Input bam and output results

[byeongill]

Hi I have tumor-only WGS, consisting of nodulous and tumorous tissue. Your program is very interesting because filtering germline mutations in these samples have seemed very difficult and almost impossible. I have some question.

• Should bam be processed or raw? (markduplicate, base recalibration, indel realignment)
• Should I use Mutect2 vcf before doing FilterMutectCalls?
• I used preprocessed bam and filtered vcf. and, the results of my data do not show SOMATIC, GERMLINE indication in INFO column. Should I classify SOMATIC using cnn-score, manually?

Thanks

[sergeyvilov]

Hi,

1. DeepSom does not need any special preprocessing of BAM files, but such preprocessing may be required by variant calling tools, e.g. Mutect (see Data pre-processing for variant discovery) From our experience, base recalibration is extremely time-consuming, but does not noticeably change the caller's output.

2. If you prepare training data, Mutect2 and FilterMutectCalls are usually required to get somatic variants. For subsequent inference on unlabelled data, one needs only raw output of Mutect2 in tumor-only mode (+ corresponding BAM files).

3. To obtain training data, one needs to call all variants with Mutect2 in a tumor-normal mode (OUTPUT1). Then, one runs Mutect2 again, this time with a matched normal and FilterMutectCalls, to get true somatic mutations (OUTPUT2), check Somatic short variant discovery (SNVs + Indels). Then, one assign a SOMATIC tag to those variants in OUTPUT1 that are also in OUTPUT2.

We're currenly working on DeepSom publication, a link to the DeepSom paper will be added as soon as it's published.

[byeongill]

Hi,

1. I understand that It doesn't matter whether it's preprocessed bam or raw bam. Actually, I sorted and indexed for preprocessed bam, but not raw bam. So, I want use to preprocessed bam.

2. I have a few matched samples and variants from Mutect2 tumor-normal calling (5 samples for A tissue type, 4 samples for B tissue type , 2 samples for C tissue type). I think the number of samples is too small to train. I don't prepare training data, instead used https://github.com/sergeyvilov/DeepSom/blob/main/cnn/models/gnomAD_thr_0/LINC-JP_gnomAD_thr_0_epoch_20_weights_model. Do you recommend prepare personalized train model?
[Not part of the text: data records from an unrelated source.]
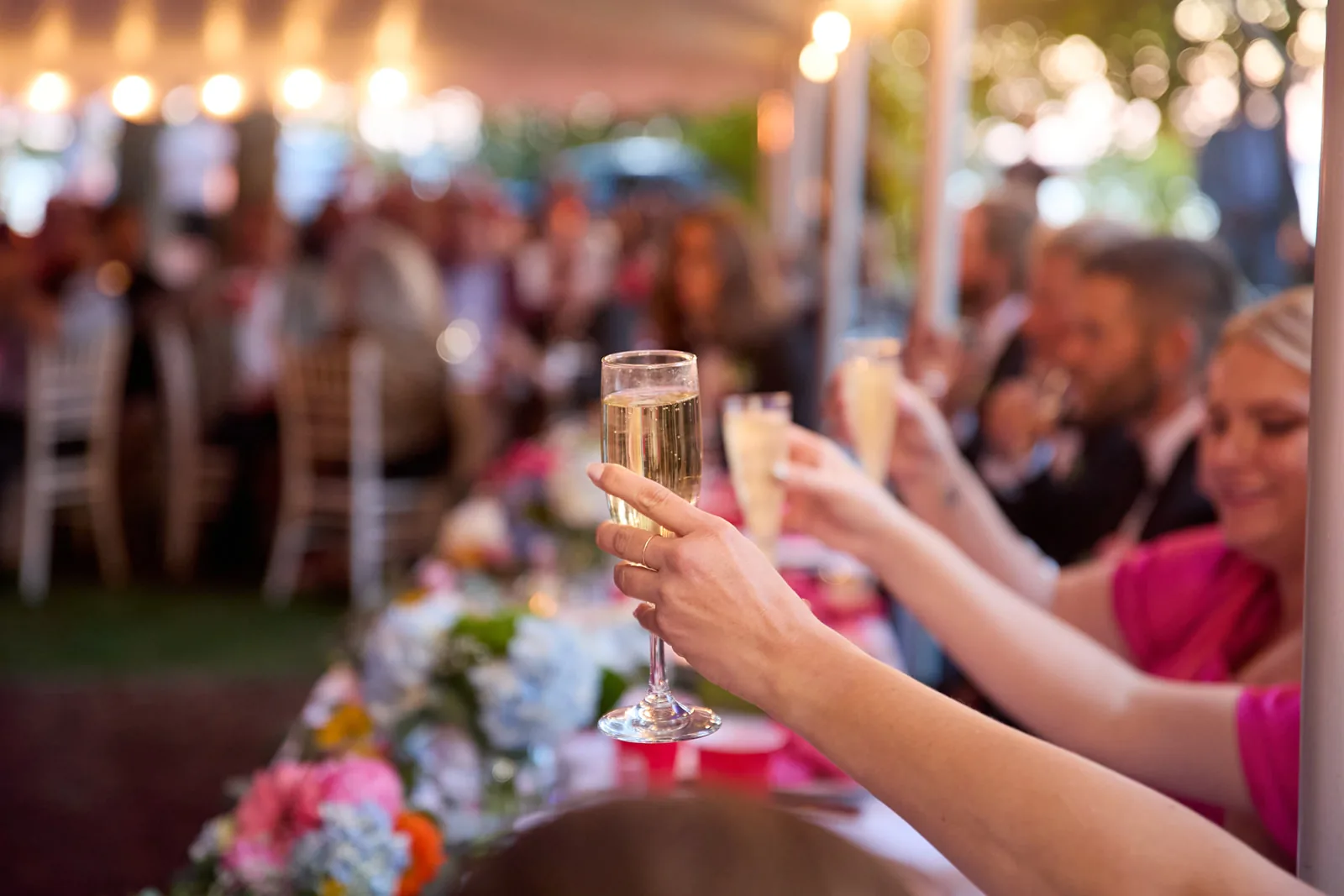 reception toast, guests raising champagne glasses under tent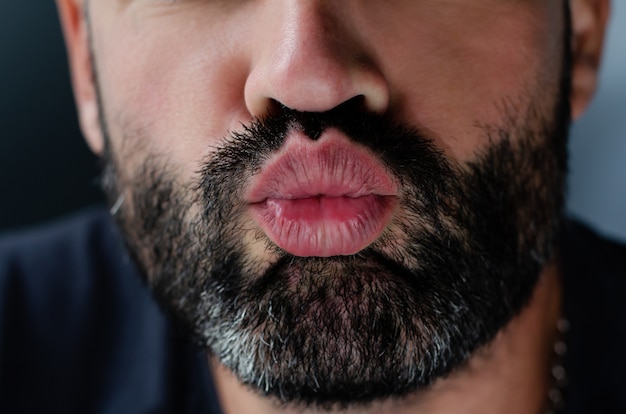 Foto captura recortada de brutal hombre sin afeitar dando un beso. de cerca.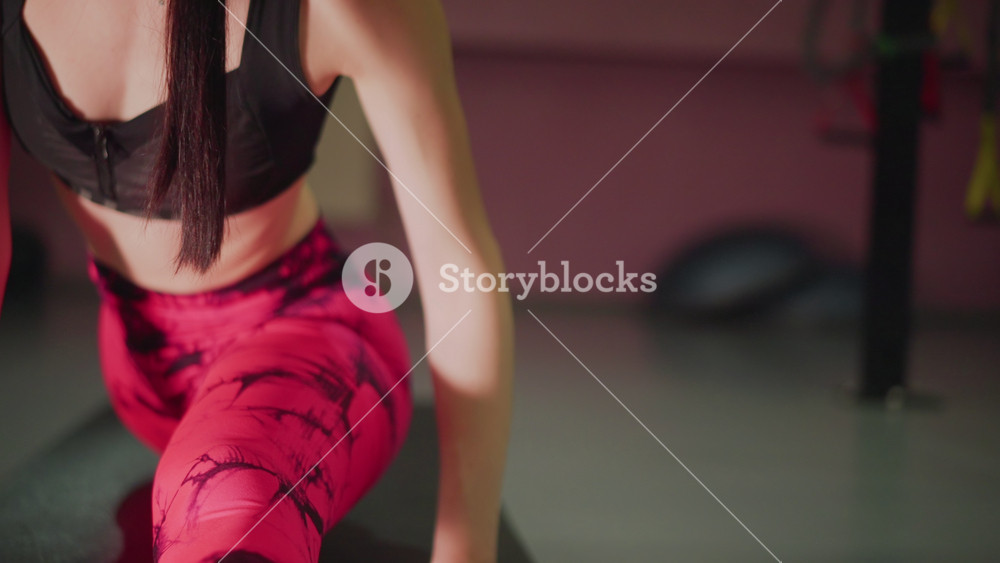 White woman trainer stretching on mat in gym, wearing pink leggings and black sports bra, focused mobility routine, closeup of legs and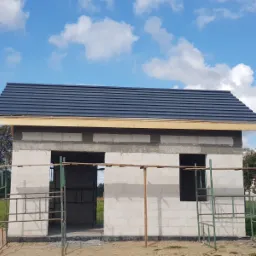 Niedokończony budynek z białych bloczków z zamontowanym ciemnym dachem, widoczne rusztowania i błękitne niebo z chmurami w tle.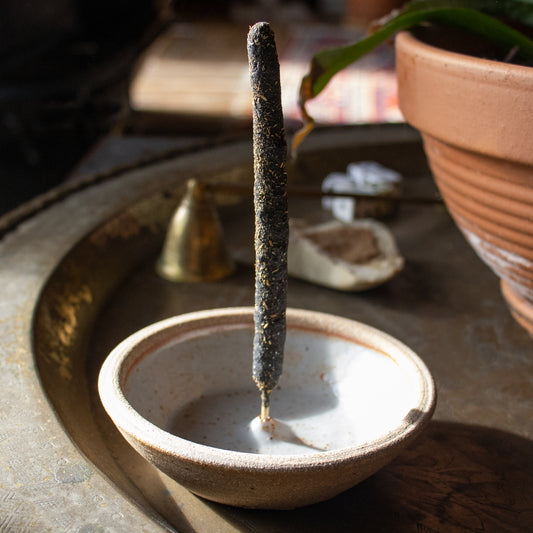 Elegant hand-thrown, northeastern stoneware clay incense burners wood-fired glazed on the inside and un-glazed on the outside available in cream or black and measuring 4.5 inches in diameter.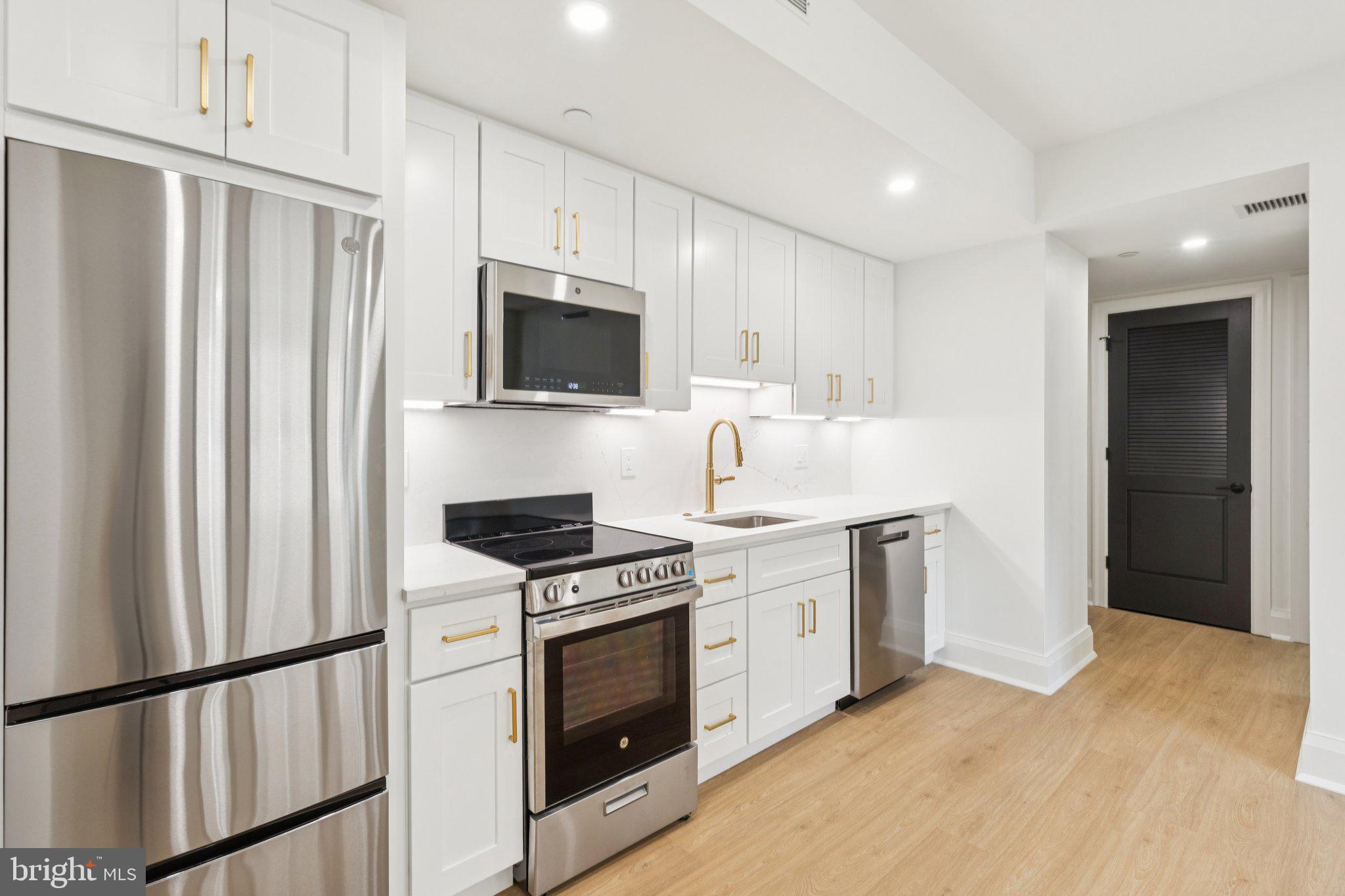135 South 19th Street, Unit 304 Philadelphia, PA 19103 - Photo 6 of 19 a kitchen with stainless steel appliances a stove a sink and a refrigerator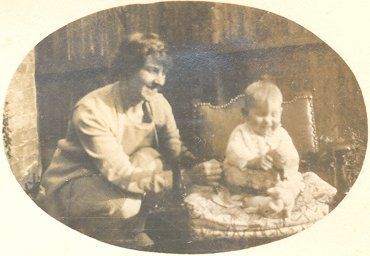 Mother with a child sitting on a chair. - Resource cover image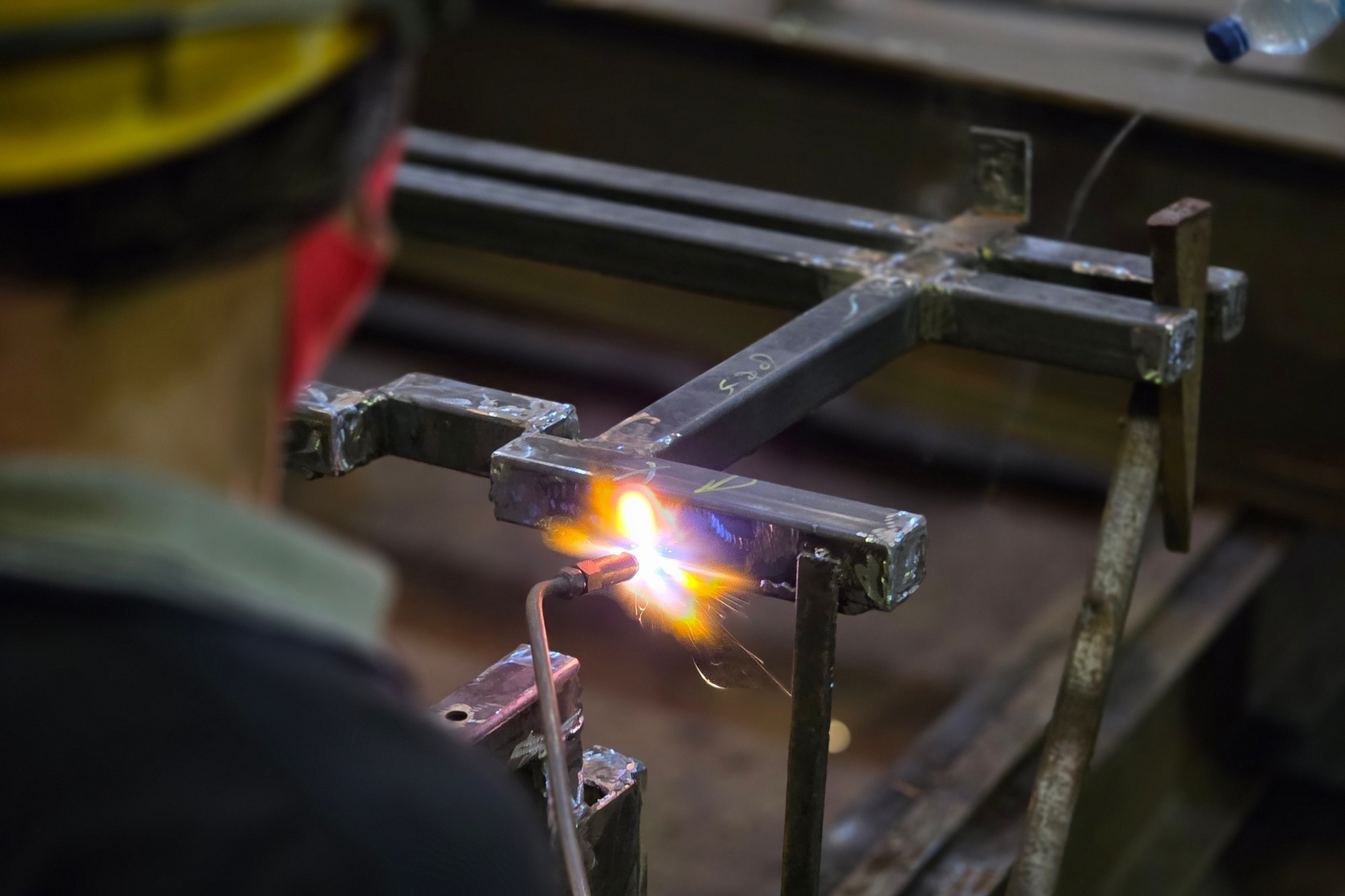 A man wearing a hardhat welds a corner of a piece of steel infrastructure.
3. In case no SOMATIC tag, how do I classify somatic variants in "final_prediction.vcf"?. I think the high cnn-score represents putative somatic mutation, is that right?

[sergeyvilov]

Your number of samples indeed looks too small to train. LINC-JP is a dataset of liver cancer disorders. It's better to use this dataset if your study also concerns liver cancer. I would anyway recommend calling somatic variants on your 11 samples with the GATK pipeline, then evaluate the pre-trained DeepSom LINC-JP (or any other) model on these calls. This will give you an idea of how well DeepSom will classify variants of unknown somatic status in your case.

"final_predictions.vcf" is a DeepSom output, you have no control over it. If the SOMATIC tag wasn't in the initial VCF file, it will not appear in "final_predictions.vcf". Indeed, DeepSom assigns the cnn_score, the higher the score, the higher the probability that the variant is somatic.